Based on a new model similar to those used for predicting species loss, a team of biologists, mathematicians, and linguists in Australia has determined that, without effective conservation, language loss will increase five-fold by 2100.
According to Lindell Bromham, an evolutionary biologist at Australian National University who led the study, she and her colleagues suspected that by borrowing modelling techniques from studies on biodiversity loss, they might be able to capture a more statistically sound view of language diversity loss. They analyzed 6,511 languages that are still spoken or have ceased to be spoken (known as “sleeping” languages). They compared the languages’ endangerment status—based on which generations continue to learn and speak the language—with 51 variables related to the legal recognition of the language, demographics, education policies, environmental features, and socioeconomic indicators.
The study found that various factors could lead to the loss of more than 20% of the world’s languages by the end of the century—equivalent to one language vanishing per month.
Denser road networks were associated with higher levels of language loss on a global scale, Bromham said. That could be attributed to the fact that roads increase the level of commuting between rural areas and larger towns, leading to a greater influence of commerce and centralized government and the languages associated with them. Increased interaction between cultures also leads to higher levels of education, another factor the study linked to greater loss of local language across the globe.
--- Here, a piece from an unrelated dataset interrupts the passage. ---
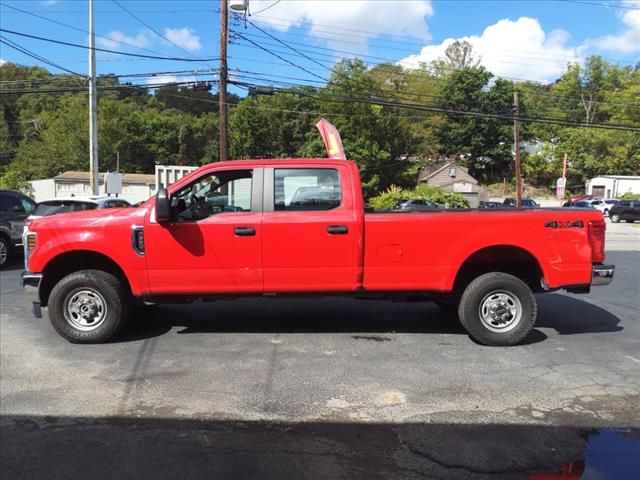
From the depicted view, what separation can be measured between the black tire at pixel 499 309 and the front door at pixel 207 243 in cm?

“This is a very worrying result,” Bromham said. “But I want to emphasize that we are not saying education is bad or that kids shouldn’t go to school. Rather, we’re saying that we need to make sure bilingualism is supported, so that children get the benefit of education without the cost to their own Indigenous language competency.”
Marybeth Nevins, a linguist and anthropologist at Middlebury College in Vermont who wasn’t involved in the study, said she finds it both troubling and understandable that schooling would predict endangerment.
“Schooling establishes a whole new set of practices designed to orient the student to the historically encroaching institutions,” Nevins said. “While 20th century schools were based on single language learning, modern digital technology allows for multilingualism in government institutions, including schools, but with adequate Indigenous language resources, schooling need not lead to endangerment.”
Holding onto local languages is critical, Nevins said, as it represents a way to maintain the history and culture of Indigenous people who were “forcibly incorporated into the capitalist world system.”
“Language is a kind of proof of ancestral life, a powerful resource against political erasure, a means of reclamation,” she said. “For all of us, Indigenous languages are indispensable to understanding the nature, diversity and historic spread of human beings on our shared planet.”